If you are evaluating various investments and saving schemes
to build a solid corpus to fund your growing child's higher education and other
important events of his life, search and compare child insurance plans. Giving
college education to children has become very difficult without proper planning
unless you are very rich. Child insurance plans promote systematic savings and
good returns on your investment. The insurance quotient of these plans makes
them an invincible product to cater child needs and fortifying his future.
These plans fall under the category of investment cum insurance plans. Unlike
other popular saving and investing schemes like Mutual funds, Public provident
fund (PPF), National savings scheme (NSC) etc the child insurance plans protect
the child from the financial hazards arising from untimely death of the
policyholder parent.
In the event of the unfortunate demise of the policy taking
parent the insurance company waives off the remaining premiums and continues
the policy. The company pays the sum assured to the child at the maturity of
the policy. To understand the plan better you may take assistance from a
qualified life insurance expert. Child insurance plans can be either
participating life insurance plans or non-participating life insurance plans.

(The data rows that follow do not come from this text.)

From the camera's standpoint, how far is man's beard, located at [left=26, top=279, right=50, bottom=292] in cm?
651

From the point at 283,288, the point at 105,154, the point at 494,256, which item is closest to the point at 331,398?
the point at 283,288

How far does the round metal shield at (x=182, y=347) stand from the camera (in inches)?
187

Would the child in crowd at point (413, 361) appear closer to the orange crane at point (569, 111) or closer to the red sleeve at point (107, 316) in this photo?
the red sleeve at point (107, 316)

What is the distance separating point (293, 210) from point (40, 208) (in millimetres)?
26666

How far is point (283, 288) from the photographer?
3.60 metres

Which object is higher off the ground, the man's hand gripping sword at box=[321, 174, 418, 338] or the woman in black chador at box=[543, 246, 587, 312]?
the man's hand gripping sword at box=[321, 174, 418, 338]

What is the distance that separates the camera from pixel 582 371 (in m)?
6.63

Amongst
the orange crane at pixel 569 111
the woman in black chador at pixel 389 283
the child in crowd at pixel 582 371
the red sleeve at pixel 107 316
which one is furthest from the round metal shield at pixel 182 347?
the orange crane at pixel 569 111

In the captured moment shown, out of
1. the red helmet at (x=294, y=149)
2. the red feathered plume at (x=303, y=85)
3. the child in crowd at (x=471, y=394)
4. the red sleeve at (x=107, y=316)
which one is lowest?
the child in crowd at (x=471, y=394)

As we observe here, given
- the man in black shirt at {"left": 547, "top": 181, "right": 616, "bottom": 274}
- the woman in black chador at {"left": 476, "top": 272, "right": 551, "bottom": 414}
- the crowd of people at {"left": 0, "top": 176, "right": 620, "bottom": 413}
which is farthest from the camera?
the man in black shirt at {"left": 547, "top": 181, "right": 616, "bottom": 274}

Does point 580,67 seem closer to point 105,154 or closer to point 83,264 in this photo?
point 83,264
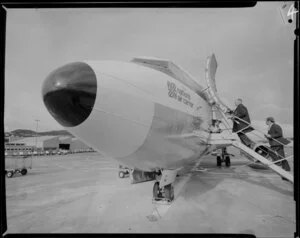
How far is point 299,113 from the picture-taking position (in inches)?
108

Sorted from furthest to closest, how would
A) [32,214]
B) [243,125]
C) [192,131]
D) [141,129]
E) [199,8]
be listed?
1. [243,125]
2. [192,131]
3. [32,214]
4. [141,129]
5. [199,8]

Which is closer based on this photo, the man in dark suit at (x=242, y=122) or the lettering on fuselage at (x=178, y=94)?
the lettering on fuselage at (x=178, y=94)

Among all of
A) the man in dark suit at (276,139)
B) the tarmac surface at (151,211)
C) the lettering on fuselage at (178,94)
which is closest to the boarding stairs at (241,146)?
the tarmac surface at (151,211)

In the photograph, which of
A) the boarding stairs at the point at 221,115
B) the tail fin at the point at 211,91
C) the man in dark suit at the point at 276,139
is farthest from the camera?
the tail fin at the point at 211,91

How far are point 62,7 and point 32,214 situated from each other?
423 cm

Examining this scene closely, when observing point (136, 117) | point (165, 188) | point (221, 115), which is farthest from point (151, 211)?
point (221, 115)

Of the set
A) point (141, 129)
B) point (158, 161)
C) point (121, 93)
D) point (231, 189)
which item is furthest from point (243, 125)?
point (121, 93)

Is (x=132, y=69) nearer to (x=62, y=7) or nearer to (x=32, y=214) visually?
(x=62, y=7)

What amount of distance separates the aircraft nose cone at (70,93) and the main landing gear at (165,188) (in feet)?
7.63

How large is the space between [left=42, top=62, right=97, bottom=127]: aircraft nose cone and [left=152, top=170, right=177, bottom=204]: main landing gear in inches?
91.5

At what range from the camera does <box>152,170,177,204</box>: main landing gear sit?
14.4 feet

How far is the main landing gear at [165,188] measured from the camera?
14.4 feet

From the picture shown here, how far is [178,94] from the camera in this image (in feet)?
14.1

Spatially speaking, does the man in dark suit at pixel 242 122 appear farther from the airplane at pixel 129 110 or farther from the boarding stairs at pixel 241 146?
the airplane at pixel 129 110
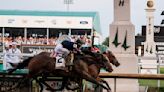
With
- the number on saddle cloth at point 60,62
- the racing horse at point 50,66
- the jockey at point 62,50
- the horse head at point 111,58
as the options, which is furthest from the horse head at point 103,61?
the number on saddle cloth at point 60,62

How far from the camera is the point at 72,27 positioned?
30250mm

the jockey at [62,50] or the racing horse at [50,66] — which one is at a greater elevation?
the jockey at [62,50]

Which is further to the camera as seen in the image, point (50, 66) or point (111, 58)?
point (111, 58)

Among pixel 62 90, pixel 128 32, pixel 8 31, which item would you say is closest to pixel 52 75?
pixel 62 90

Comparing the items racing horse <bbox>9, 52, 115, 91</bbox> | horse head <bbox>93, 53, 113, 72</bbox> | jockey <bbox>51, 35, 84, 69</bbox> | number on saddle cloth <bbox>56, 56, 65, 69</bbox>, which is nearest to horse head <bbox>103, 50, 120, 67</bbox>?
horse head <bbox>93, 53, 113, 72</bbox>

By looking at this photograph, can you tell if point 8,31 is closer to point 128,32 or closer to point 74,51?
point 128,32

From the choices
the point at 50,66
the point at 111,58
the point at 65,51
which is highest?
the point at 65,51

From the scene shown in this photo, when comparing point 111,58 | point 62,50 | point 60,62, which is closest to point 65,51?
point 62,50

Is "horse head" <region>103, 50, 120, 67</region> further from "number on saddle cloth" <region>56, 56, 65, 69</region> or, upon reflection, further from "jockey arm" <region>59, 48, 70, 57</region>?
"number on saddle cloth" <region>56, 56, 65, 69</region>

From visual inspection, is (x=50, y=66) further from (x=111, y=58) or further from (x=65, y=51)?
(x=111, y=58)

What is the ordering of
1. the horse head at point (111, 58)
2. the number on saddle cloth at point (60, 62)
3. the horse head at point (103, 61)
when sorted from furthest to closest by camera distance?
the horse head at point (111, 58) < the horse head at point (103, 61) < the number on saddle cloth at point (60, 62)

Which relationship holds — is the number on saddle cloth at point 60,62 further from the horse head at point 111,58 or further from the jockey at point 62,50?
the horse head at point 111,58

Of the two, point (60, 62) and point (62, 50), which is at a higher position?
point (62, 50)

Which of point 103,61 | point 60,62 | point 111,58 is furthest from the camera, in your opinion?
point 111,58
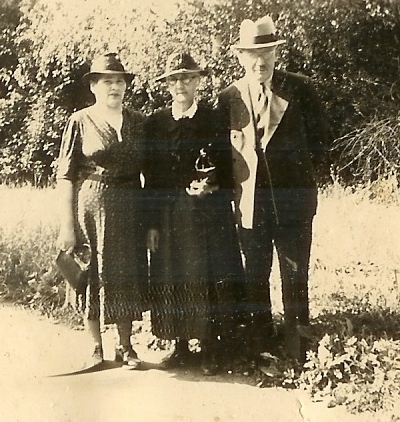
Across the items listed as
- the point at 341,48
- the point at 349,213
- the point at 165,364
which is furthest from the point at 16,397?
the point at 341,48

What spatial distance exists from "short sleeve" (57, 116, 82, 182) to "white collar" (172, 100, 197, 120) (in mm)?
225

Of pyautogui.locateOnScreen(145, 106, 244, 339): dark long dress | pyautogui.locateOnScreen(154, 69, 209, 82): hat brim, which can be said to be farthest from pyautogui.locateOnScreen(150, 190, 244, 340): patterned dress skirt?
pyautogui.locateOnScreen(154, 69, 209, 82): hat brim

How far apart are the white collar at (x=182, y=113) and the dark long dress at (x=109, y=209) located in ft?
0.30

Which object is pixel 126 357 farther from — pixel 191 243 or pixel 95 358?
pixel 191 243

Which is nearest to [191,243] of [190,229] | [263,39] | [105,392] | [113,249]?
[190,229]

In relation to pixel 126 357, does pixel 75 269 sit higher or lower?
higher

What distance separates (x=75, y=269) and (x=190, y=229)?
277 mm

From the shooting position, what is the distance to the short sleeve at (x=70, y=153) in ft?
5.00

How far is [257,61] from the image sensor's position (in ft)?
5.02

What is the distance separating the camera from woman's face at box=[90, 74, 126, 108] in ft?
5.02

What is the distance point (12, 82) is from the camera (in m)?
1.56

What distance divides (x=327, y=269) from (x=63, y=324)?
2.00 feet

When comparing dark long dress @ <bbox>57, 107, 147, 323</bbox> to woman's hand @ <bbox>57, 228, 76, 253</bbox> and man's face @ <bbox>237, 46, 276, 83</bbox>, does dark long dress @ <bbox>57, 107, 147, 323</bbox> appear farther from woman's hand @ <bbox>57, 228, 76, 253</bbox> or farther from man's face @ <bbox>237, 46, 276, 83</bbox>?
man's face @ <bbox>237, 46, 276, 83</bbox>

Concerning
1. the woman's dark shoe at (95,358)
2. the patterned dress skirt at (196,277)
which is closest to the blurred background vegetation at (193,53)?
the patterned dress skirt at (196,277)
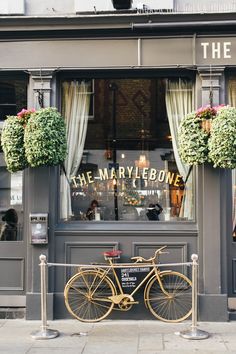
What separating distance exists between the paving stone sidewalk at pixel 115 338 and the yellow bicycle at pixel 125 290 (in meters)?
0.21

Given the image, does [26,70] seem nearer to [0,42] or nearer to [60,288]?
[0,42]

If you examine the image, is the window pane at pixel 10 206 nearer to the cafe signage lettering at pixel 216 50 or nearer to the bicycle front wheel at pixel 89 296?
the bicycle front wheel at pixel 89 296

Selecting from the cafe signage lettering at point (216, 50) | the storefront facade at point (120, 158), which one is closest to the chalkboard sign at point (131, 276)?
the storefront facade at point (120, 158)

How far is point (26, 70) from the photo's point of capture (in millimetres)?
8875

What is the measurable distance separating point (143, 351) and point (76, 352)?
89 cm

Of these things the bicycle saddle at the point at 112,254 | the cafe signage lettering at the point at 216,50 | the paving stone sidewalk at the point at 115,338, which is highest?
the cafe signage lettering at the point at 216,50

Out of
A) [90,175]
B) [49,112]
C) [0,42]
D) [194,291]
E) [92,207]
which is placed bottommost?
[194,291]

In participating plans you are eligible to share the profits of the company in
proportion to the premium paid by you along with the sum assured. In
non-participating plans you get the guaranteed maturity benefit and death
benefit with no share in the profits.
Some people argue that why they should have child insurance
plan and start paying premiums now when there are options of education loans
available. They strengthen their argument by saying that at present they don't
know the potential of their child. Maybe when he grows up he won't go for
higher education or would have some other talent like entrepreneurship. To such
parents the answer would be, these plans help generating a good amount of
corpus and readies the child with a good amount of money that can be either
invested in studies or in some business or in any other important event like
marriage.
Education loans are a good option and are very popular but
they put a big burden of repayment on your child's shoulders right from the
starting of their careers. Such burden compels them to take a good employment
in order to be able to pay off the loans. In the pressure of such burden they
can't even think of taking up entrepreneurship as they can't afford the
gestation period. Moreover, in some cases their other life goals like getting
married or buying a house get delayed.